Which lines in the items below contain the word "green"? Pick out each such line and copy it.

▶ **Data lines**:
____________________

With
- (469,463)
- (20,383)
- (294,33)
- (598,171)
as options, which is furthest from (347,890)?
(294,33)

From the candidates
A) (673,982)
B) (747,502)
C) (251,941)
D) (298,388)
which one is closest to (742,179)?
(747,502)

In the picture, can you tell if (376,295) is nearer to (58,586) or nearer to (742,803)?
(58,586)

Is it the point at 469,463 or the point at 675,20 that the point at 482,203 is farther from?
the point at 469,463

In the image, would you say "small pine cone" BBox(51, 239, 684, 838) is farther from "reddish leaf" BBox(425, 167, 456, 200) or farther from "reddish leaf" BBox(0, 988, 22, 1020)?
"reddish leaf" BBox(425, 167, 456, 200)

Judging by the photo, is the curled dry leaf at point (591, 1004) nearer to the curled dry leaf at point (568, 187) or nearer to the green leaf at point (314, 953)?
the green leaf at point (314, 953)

____________________

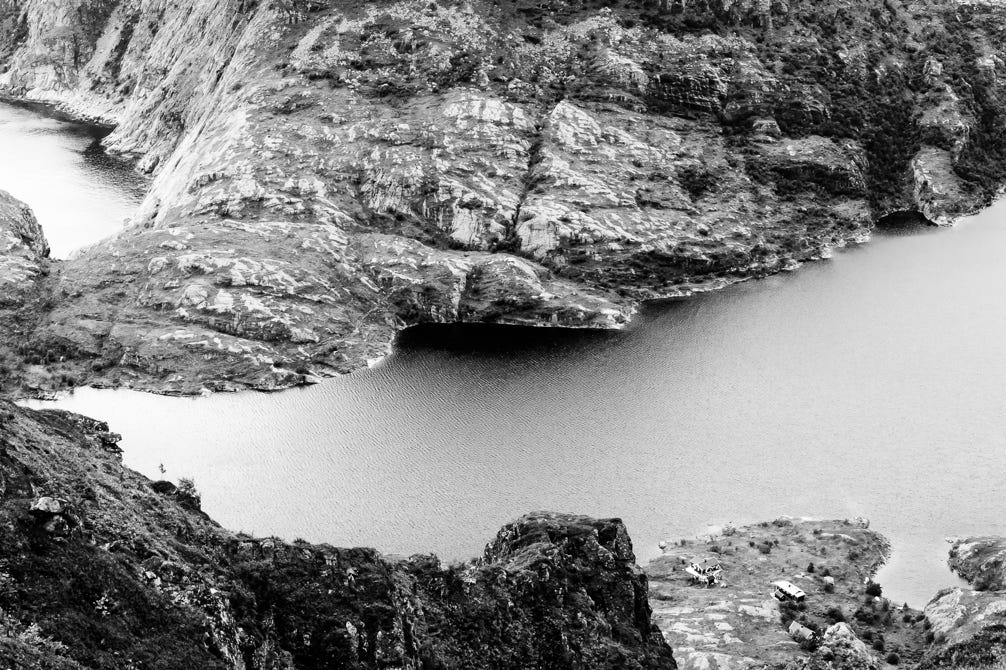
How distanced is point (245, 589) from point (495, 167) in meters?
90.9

____________________

▶ **Solved exercise**:
Judging by the photo, is the curled dry leaf at point (591, 1004) nearer to the curled dry leaf at point (568, 187) or nearer to the green leaf at point (314, 953)?
the green leaf at point (314, 953)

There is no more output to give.